If California doesn’t work, there goes the whole system and again, with a fragmented law passed that took out some of the very need cores, we have what’s out there today, a mess and insurers just making record profits and moving into more and more areas of healthcare with algorithms to control cost and sadly some of the care we get. It may not be to late to consider a public option either but again if California falls, so goes the rest. BD
Reporting from Washington -- For more than a year, as conservative states have battled President Obama 's sweeping healthcare law, California was supposed to be a model that showed the law's promise. But the state is emerging as one of the biggest headaches for the White House in its bid to help states bring millions of Americans into the healthcare system starting in 2014. Though still outpacing much of the nation, cash-strapped California is cutting its healthcare safety net more aggressively than almost any other state, despite billions of dollars in special aid from Washington. And state leaders are pressing the Obama administration for permission to place some of the toughest limits in the nation on government-subsidized healthcare, including a cap on how often people with Medicaid — the healthcare program for the poorest Americans — can go to the doctor. A decision on some of California's requests is expected this month. If approved, the limits could open the door to deep cutbacks nationwide.

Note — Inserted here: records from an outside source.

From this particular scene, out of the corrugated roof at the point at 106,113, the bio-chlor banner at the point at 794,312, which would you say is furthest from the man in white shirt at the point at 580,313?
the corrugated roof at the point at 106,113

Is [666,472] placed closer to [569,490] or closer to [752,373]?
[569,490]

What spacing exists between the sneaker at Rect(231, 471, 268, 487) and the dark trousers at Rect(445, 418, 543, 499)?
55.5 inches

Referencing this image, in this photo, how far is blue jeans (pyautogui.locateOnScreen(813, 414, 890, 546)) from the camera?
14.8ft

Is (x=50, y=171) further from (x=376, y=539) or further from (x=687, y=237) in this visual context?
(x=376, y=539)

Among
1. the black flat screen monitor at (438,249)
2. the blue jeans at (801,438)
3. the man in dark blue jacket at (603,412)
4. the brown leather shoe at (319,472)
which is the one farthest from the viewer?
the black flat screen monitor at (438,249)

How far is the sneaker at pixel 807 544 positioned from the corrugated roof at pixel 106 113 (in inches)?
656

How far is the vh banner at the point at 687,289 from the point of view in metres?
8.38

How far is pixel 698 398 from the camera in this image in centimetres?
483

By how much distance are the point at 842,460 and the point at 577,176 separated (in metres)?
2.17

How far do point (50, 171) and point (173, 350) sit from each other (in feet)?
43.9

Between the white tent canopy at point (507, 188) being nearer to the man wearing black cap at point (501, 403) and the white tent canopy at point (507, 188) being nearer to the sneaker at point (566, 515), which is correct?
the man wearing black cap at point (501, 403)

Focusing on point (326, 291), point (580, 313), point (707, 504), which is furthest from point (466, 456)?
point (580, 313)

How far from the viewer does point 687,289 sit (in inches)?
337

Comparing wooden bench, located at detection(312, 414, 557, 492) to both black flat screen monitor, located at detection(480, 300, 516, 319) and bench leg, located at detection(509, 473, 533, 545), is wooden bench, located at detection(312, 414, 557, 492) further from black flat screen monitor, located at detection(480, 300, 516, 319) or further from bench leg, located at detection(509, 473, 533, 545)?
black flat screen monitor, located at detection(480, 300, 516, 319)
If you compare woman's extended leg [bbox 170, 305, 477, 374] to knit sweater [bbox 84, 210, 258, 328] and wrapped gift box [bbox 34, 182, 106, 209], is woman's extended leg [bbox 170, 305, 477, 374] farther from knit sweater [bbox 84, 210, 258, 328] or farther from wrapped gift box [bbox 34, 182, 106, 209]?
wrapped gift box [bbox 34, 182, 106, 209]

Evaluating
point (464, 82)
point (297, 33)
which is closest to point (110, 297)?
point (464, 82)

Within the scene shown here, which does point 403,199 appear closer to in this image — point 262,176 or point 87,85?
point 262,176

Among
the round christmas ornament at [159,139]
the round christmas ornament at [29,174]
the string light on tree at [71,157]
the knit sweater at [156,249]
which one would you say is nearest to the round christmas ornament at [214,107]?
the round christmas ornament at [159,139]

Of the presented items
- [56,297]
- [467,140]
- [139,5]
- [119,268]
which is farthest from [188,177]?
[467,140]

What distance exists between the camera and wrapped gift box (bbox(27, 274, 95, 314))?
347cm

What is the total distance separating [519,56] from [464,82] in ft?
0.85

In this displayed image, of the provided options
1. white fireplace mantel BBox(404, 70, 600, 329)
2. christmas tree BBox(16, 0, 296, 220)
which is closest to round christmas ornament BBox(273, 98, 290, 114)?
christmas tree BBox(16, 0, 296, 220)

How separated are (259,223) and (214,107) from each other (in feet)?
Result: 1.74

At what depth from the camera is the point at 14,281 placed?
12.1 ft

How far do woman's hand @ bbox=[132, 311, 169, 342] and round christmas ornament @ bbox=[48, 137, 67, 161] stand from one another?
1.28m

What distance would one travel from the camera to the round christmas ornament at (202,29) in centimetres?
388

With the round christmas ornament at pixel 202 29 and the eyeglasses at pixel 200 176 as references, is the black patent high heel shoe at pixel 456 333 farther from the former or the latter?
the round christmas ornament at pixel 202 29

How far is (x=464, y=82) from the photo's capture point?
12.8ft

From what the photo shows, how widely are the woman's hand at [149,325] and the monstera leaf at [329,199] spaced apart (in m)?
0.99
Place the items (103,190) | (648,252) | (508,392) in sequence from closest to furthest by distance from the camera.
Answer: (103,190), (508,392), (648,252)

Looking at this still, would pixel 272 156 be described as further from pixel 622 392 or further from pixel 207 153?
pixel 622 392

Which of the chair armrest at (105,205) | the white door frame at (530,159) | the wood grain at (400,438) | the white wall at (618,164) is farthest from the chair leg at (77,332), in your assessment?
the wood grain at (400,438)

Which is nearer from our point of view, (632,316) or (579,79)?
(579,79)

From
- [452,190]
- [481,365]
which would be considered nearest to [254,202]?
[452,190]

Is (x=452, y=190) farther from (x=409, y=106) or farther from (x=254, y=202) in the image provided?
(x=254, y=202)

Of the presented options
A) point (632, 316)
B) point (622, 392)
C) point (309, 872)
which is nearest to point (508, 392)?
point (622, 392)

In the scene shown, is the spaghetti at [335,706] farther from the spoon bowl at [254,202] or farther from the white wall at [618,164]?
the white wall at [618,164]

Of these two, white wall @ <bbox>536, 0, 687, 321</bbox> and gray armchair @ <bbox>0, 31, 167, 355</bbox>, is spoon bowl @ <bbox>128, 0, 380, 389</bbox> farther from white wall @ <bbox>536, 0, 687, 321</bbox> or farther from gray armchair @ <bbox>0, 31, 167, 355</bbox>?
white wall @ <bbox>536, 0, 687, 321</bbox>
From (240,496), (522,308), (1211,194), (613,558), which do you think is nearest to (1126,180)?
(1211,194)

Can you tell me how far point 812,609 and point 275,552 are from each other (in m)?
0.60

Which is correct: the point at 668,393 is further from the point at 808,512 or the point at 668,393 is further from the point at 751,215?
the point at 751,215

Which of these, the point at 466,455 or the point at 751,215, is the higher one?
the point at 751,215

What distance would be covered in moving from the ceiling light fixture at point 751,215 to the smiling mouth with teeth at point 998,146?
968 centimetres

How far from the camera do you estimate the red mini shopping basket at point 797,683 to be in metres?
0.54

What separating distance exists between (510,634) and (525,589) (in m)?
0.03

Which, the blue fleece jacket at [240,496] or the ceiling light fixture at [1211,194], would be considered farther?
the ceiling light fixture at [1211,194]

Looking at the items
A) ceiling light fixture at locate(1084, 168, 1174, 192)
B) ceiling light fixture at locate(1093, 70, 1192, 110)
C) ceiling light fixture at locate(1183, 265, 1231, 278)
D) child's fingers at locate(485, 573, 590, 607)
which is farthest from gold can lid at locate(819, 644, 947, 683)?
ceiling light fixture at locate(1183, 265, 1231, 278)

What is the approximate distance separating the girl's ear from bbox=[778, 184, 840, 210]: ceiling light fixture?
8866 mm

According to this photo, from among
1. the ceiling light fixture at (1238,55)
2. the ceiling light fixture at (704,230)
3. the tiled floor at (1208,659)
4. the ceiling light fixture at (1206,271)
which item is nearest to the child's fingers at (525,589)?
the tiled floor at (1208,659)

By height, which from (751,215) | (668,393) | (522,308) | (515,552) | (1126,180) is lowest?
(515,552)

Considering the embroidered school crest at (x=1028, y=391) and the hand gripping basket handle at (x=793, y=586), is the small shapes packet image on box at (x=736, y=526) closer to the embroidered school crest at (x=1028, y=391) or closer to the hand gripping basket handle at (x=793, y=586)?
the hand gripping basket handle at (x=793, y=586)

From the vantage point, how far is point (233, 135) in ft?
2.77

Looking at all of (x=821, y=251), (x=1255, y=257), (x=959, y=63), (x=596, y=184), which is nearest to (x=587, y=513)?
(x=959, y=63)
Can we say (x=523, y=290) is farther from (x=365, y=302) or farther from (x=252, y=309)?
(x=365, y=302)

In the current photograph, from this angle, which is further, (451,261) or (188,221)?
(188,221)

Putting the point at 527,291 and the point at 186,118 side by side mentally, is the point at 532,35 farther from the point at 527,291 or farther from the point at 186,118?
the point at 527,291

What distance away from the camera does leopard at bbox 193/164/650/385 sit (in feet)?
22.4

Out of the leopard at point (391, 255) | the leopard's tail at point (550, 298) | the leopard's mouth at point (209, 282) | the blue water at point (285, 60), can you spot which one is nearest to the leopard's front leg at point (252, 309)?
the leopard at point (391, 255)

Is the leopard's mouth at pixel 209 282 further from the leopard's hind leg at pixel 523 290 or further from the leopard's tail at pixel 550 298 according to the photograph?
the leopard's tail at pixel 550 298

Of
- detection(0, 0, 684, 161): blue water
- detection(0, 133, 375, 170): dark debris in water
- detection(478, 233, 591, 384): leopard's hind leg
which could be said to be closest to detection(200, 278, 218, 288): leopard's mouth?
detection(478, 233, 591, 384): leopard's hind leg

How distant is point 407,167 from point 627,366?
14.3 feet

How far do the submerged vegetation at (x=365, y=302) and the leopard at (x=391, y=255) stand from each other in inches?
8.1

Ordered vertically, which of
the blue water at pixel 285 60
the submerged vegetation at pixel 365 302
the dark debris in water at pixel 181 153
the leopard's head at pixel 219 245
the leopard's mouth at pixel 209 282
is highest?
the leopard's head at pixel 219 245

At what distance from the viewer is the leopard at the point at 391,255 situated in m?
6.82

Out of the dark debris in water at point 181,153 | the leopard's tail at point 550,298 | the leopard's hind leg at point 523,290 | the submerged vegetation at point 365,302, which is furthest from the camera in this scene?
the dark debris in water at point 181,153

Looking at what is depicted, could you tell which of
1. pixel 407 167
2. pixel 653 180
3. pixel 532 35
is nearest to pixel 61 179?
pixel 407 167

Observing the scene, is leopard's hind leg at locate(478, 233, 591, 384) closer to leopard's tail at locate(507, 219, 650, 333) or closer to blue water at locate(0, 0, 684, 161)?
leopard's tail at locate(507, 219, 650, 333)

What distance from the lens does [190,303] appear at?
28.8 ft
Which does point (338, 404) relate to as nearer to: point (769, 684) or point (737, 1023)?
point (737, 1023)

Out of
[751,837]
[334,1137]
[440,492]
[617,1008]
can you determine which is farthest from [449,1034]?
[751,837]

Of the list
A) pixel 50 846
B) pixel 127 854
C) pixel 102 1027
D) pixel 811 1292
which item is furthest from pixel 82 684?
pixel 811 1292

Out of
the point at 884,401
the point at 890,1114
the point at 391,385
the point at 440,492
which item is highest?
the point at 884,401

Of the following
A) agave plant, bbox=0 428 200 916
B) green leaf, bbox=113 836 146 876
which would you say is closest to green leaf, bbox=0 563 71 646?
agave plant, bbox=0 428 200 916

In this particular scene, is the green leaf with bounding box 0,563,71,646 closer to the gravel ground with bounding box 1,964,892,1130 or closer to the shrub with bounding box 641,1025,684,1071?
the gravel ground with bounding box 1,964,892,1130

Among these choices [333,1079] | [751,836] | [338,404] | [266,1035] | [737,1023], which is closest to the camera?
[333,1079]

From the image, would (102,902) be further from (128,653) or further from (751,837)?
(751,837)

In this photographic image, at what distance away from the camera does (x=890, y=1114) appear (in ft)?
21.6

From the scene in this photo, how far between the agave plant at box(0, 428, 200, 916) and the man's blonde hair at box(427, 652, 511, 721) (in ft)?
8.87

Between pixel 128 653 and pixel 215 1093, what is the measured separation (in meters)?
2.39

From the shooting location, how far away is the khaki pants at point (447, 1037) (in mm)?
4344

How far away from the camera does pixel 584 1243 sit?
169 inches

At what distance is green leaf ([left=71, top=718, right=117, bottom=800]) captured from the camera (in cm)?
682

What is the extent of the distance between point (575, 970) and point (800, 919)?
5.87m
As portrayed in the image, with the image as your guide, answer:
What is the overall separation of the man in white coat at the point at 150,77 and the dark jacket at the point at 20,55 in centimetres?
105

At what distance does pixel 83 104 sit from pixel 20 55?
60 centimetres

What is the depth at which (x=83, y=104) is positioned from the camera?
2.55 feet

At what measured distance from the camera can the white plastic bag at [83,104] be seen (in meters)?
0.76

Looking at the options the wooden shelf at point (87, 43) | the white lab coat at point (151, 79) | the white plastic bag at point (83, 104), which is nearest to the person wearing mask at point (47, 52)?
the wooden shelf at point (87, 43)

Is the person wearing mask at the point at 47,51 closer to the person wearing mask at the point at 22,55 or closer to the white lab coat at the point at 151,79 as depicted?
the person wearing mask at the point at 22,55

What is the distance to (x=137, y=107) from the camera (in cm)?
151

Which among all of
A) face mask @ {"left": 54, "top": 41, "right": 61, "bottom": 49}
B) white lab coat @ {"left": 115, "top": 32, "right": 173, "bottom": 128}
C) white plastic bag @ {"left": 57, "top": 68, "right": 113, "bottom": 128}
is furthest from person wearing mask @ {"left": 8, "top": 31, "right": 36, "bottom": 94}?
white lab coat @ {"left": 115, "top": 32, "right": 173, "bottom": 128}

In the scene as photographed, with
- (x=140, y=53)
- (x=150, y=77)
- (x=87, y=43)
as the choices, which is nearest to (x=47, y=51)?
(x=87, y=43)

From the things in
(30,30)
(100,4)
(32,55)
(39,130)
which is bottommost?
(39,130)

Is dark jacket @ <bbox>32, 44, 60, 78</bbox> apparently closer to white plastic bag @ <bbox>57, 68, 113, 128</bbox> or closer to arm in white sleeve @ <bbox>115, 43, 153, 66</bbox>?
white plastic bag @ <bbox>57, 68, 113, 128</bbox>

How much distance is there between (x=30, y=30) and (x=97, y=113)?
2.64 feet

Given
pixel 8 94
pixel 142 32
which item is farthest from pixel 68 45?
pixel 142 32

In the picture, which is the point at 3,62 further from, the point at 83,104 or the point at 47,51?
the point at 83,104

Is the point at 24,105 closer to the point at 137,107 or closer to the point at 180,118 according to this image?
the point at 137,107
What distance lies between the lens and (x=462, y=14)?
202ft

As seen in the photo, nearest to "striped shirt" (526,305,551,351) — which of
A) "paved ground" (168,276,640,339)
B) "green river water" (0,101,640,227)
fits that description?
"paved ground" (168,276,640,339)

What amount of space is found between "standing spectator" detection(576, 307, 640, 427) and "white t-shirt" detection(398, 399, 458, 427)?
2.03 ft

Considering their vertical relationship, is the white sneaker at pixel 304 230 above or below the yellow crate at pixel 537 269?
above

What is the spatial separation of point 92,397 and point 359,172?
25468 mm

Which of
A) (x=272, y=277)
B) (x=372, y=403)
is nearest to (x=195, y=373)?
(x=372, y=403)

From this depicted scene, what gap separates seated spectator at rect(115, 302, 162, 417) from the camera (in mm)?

California already spends less per beneficiary than any state. It is now seeking waivers from the federal government to impose copays of $5 for office visits and prescriptions, $50 for emergency room visits and $100 for hospital stays. Few other states come close to charging Medicaid recipients that much. Cost sharing in Medicaid is tightly restricted under federal law because it can discourage people from seeking needed care. A family of three at the federal poverty line makes just $356 a week. The state plans to limit Medicaid beneficiaries to seven doctor visits a year, with exceptions for essential care. No state has imposed such stringent limits.
Many doctors have already closed their doors to Medicaid patients. Other providers are following suit. In June, Sharp Coronado Hospital in San Diego County stopped taking new patients at its facility providing long-term life support. "I'm afraid no one is going to take these people," said Chief Executive Marcia Hall.
"We want to honor the flexibility that the states need and want," said Dr. Donald Berwick, who heads the federal Medicaid and Medicare programs. "But beneficiaries are also having a tough time, and we want make sure their interests and access are being protected."